NSAIDs, analgesics, and muscle relaxants are being used for the management of PS. Nonpharmacological approaches may also be efficacious in managing this painful condition like therapeutic deep heating, piriformis muscle stretching, and therapeutic manipulation. According to Fishman et al. 79% patients with PS had symptom reduction with conservative approaches. When all these approaches have failed, intralesional (IL) injection lidocaine and corticosteroid or botulinum toxin (A/B) under high resolution USG or fluoroscope can be an alternative to manage this condition [2]. Where high resolution ultrasonogram/fluoroscope are not available, motor stimulation guided piriformis muscle injection using surface anatomy can be another option [2]. In a cadaveric study by Gonzalez et al. it was described that needle positioning at a distance of approximately 1.5 cm lateral and 1.2 cm caudal to the lower border of the sacroiliac joint can be used successfully for piriformis muscle injection [17]. To accelerate pain relief, along with oral medications our patient was successfully treated with intralesional steroid using surface anatomy followed by gradual graded stretching exercises for the piriformis muscle.

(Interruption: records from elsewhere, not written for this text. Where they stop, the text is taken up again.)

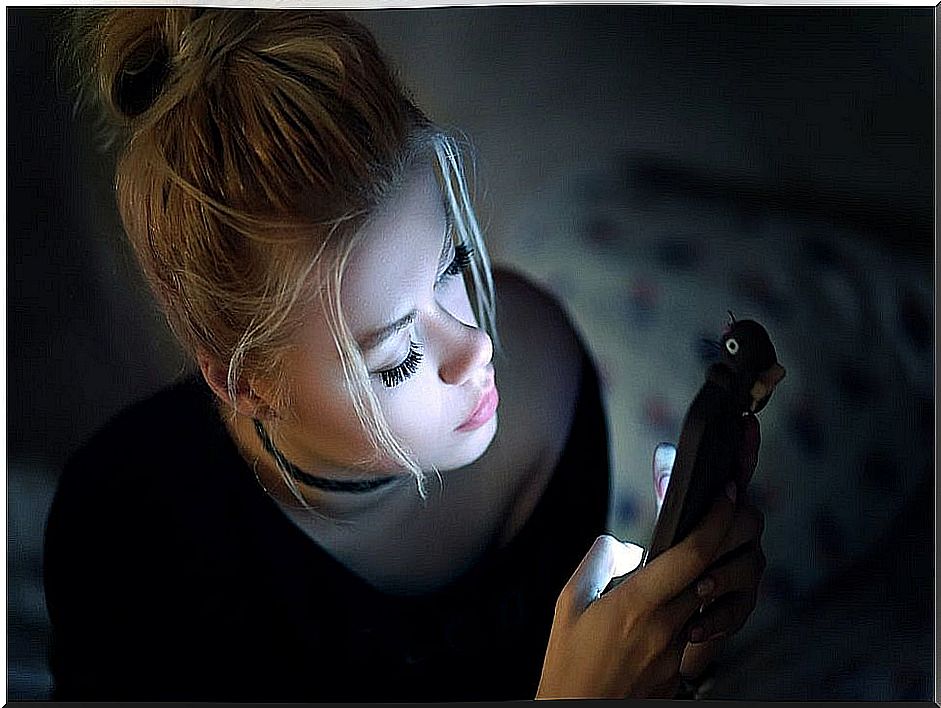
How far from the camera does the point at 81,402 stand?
144 centimetres

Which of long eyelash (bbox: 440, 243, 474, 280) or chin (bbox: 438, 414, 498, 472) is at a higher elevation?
long eyelash (bbox: 440, 243, 474, 280)

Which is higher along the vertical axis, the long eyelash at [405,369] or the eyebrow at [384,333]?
the eyebrow at [384,333]

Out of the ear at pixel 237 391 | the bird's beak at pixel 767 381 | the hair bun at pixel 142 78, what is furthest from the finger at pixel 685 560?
the hair bun at pixel 142 78

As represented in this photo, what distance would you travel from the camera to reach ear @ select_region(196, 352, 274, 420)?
142 cm

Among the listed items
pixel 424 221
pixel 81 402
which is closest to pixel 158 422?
pixel 81 402

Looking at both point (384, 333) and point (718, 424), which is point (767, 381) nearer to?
point (718, 424)

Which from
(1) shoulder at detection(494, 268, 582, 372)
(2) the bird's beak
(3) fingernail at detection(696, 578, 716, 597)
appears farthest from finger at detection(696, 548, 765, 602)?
(1) shoulder at detection(494, 268, 582, 372)

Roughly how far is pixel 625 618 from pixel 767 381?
414 mm

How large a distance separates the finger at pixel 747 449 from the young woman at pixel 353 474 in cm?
4

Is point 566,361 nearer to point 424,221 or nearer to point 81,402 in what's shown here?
point 424,221

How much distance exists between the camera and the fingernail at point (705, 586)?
57.0 inches

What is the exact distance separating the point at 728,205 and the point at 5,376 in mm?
1113

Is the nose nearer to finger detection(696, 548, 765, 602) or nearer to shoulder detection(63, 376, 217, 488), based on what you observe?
shoulder detection(63, 376, 217, 488)

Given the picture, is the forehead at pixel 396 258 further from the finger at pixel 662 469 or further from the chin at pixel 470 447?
the finger at pixel 662 469
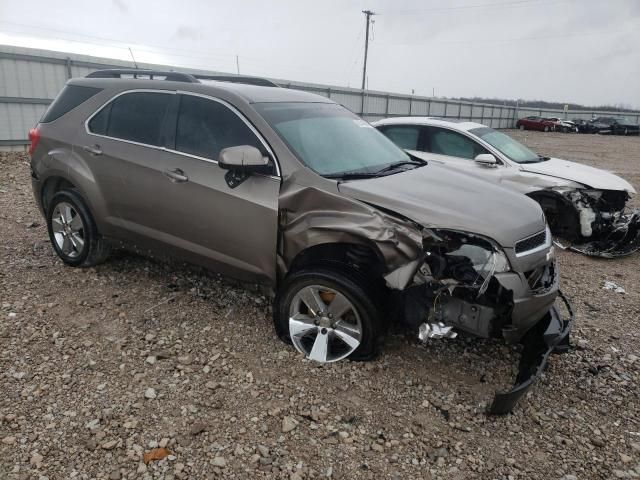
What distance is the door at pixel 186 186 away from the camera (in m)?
3.43

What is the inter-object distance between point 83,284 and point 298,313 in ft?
7.36

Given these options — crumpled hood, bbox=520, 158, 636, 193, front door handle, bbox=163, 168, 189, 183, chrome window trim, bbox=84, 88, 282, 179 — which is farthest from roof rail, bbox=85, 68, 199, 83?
crumpled hood, bbox=520, 158, 636, 193

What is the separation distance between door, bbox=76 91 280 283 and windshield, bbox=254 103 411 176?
0.24 metres

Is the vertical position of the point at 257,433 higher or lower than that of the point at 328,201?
lower

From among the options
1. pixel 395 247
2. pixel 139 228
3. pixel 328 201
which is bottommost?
pixel 139 228

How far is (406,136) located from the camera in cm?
733

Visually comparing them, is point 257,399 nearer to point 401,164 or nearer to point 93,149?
point 401,164

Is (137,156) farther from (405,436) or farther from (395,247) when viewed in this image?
(405,436)

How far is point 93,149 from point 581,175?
5.85 metres

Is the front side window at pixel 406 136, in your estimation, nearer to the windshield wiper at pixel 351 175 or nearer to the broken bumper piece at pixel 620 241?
the broken bumper piece at pixel 620 241

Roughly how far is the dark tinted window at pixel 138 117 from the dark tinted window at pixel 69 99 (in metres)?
0.33

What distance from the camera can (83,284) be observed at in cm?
444

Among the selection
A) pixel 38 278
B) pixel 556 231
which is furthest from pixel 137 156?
pixel 556 231

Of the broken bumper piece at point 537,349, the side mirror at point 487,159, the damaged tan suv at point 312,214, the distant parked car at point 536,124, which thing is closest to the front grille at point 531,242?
the damaged tan suv at point 312,214
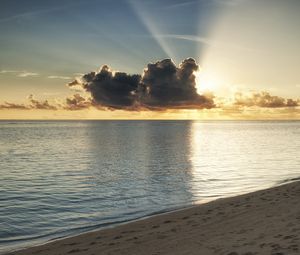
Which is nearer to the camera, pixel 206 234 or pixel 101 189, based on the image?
pixel 206 234

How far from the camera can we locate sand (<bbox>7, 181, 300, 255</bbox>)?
45.9 ft

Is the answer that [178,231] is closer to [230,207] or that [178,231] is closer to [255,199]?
[230,207]

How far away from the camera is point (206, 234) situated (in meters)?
16.5

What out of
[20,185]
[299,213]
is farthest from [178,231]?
[20,185]

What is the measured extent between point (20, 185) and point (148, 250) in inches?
997

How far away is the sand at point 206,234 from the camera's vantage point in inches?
550

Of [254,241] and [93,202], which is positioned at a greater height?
[254,241]

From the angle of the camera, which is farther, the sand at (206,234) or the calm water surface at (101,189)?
the calm water surface at (101,189)

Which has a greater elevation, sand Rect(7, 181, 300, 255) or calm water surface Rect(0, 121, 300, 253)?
sand Rect(7, 181, 300, 255)

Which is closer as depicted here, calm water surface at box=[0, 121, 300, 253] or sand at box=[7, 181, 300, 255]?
sand at box=[7, 181, 300, 255]

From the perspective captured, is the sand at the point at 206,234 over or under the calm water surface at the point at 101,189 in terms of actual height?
over

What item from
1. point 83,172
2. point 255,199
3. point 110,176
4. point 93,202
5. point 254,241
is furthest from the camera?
point 83,172

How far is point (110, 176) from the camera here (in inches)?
1711

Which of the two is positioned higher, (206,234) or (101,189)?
(206,234)
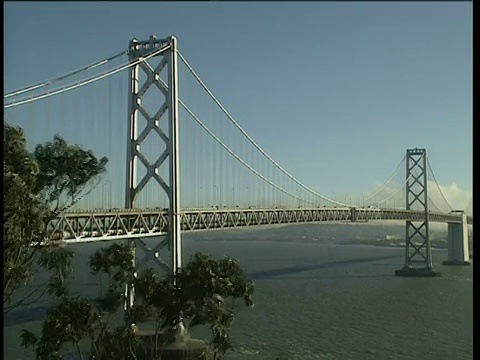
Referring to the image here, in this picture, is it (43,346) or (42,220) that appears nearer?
(42,220)

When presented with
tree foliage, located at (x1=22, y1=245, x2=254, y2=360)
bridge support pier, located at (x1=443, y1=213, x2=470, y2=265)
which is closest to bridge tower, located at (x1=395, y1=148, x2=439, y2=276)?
bridge support pier, located at (x1=443, y1=213, x2=470, y2=265)

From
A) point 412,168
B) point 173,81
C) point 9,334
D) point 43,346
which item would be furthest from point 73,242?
point 412,168

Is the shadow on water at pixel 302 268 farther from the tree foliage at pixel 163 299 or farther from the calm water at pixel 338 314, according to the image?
the tree foliage at pixel 163 299

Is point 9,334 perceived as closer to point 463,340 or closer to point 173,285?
point 173,285

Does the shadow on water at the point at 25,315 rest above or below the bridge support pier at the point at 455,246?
below

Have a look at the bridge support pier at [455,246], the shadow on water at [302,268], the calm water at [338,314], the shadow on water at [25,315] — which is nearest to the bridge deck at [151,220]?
the calm water at [338,314]

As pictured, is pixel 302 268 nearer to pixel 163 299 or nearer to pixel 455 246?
pixel 455 246

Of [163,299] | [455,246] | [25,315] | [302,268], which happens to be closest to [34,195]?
[163,299]
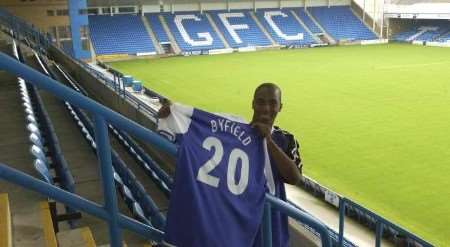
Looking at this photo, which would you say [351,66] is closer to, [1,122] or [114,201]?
[1,122]

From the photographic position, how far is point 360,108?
1759cm

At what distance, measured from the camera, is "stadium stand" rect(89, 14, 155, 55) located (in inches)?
1326

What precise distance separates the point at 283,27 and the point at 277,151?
38.9 metres

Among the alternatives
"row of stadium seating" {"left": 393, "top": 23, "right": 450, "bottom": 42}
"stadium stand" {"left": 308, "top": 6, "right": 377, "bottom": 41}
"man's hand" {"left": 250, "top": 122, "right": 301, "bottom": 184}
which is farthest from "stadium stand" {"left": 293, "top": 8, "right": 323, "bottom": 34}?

In conclusion, PS may be associated with fibromyalgia and this case report should make physicians aware of neurological aspects of fibromyalgia in which the piriformis muscle is involved. Coexistence of FMS and MPS is not uncommon, but to our best knowledge this is the first clinical report describing MPS as piriformis syndrome in a patient with fibromyalgia. We strongly believe that a case study is not enough for establishing etiological association between PS and FMS. So, we recommend further prospective multicenter studies to measure prevalence, association of piriformis syndrome in fibromyalgia.

Conflict of Interests

The authors declare that there is no conflict of interests regarding the publication of this paper.


The authors are thankful to Akbar Ali, in charge of computing and information technology division of Feni Diabetes Hospital, Feni, Bangladesh, for his hard work with full of enthusiasm during preparation of this report. They also thank all the reviewers who were involved with the review process of this paper.